Written request A | Reproduce the part of the fairy-tale essay that opens with the words containing "You have to" and closes with "our female worth.".
Written request B | According to the fairy-tale essay, what materials make up the promise ring? List each one.

Document passage |

=====

Of course, here I am, a non-scientist writing about science instead of doing it. Guidance counsellors…
On to the subject of my post — fairy tales. They are cautionary tales told in order to both entertain and fill the reader full of moral learnings that will help them navigate the human world. Here are a few of my own personal high school fairy tales.
The Diamond Ring
It’s once upon a time and I’m 15. I have trained as a lifeguard and in the summer, I get my very first job at the local municipal swimming pool. One day, a fellow lifeguard and school chum we’ll call Jane comes to work at the pool and as we girls stand around in the change room before our shift starts, she holds out her hand. There on her ring finger is a diamond ring.
“It’s a promise ring,” she says, moving her finger and hand around so that the gem catches the light and glitters. We all ooh and ahh at this and listen as she tells us all about it.
“John gave it to me last night! We’re engaged to be engaged.”
You have to understand that to many high school sophomores, me included, there is nothing more important than being considered attractive to the opposite sex. It is even more important than being smart or talented. So we are suitably impressed and envious, and most likely each one of us who didn’t have promise rings on our fingers spend the rest of the shift imagining the day we will get our own. Understand that the boyfriend is himself superfluous. He is merely the provider of the “sign” — the purchaser of the ring and it is the ring, and the diamond in its center, that counts as proof of our female worth.
Later, after our shift is over, a few of us go to the local Smitty’s Restaurant to have our usual fare of french fries and chocolate milk shakes — and of course, to discuss the promise ring more thoroughly. I ask to see the ring, and Jane promptly removes it and passes it over. I examine it closely and after a few moments, the reality of the ring’s artifice becomes apparent.
The ring does sparkle quite a lot in the light but I discover the reason and it isn’t to do with the size of the gem. Instead, the jeweller designed the ring to enhance the effect. The band is yellow gold and the setting is in contrasting silver. The setting itself is a concave depression that has been cut into many facet-like planes and in the center of this depression sits the tiny diamond chip. The overall effect is to magnify the tiny chip so that it appears much bigger than it really is – perhaps a dozen times its actual size. In other words, while it is a ring and the gem is a diamond, it is barely above a large piece of diamond dust — the kind of chip that might result from a jeweller cutting a larger gem. The brilliant sparkle is an illusion created by the jeweller’s technique of using silver and multi-faceted cuts in the setting to enhance or exaggerate the size of the actual diamond.
The young couple broke up a few months later and each went on to marry other people as one might expect. Jane continued to wear the ring for quite a while despite the break up, because a diamond is a diamond and even though they were no longer engaged to be engaged, it was still proof that once, she had been a girl who was desired enough to be.

=====

Dataset entries |

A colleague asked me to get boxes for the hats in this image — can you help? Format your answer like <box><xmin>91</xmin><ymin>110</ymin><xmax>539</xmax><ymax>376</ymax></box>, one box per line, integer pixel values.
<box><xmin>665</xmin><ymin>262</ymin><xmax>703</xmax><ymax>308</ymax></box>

=====

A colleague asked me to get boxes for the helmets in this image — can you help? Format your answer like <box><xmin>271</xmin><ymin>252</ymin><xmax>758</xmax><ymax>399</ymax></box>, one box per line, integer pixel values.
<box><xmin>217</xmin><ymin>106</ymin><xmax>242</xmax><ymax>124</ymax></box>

=====

Answer A |
You have to understand that to many high school sophomores, me included, there is nothing more important than being considered attractive to the opposite sex. It is even more important than being smart or talented. So we are suitably impressed and envious, and most likely each one of us who didn’t have promise rings on our fingers spend the rest of the shift imagining the day we will get our own. Understand that the boyfriend is himself superfluous. He is merely the provider of the “sign” — the purchaser of the ring and it is the ring, and the diamond in its center, that counts as proof of our female worth.

Answer B |
- Yellow gold (the band)
- Silver (the setting)
- Diamond (the tiny chip in the center of the setting)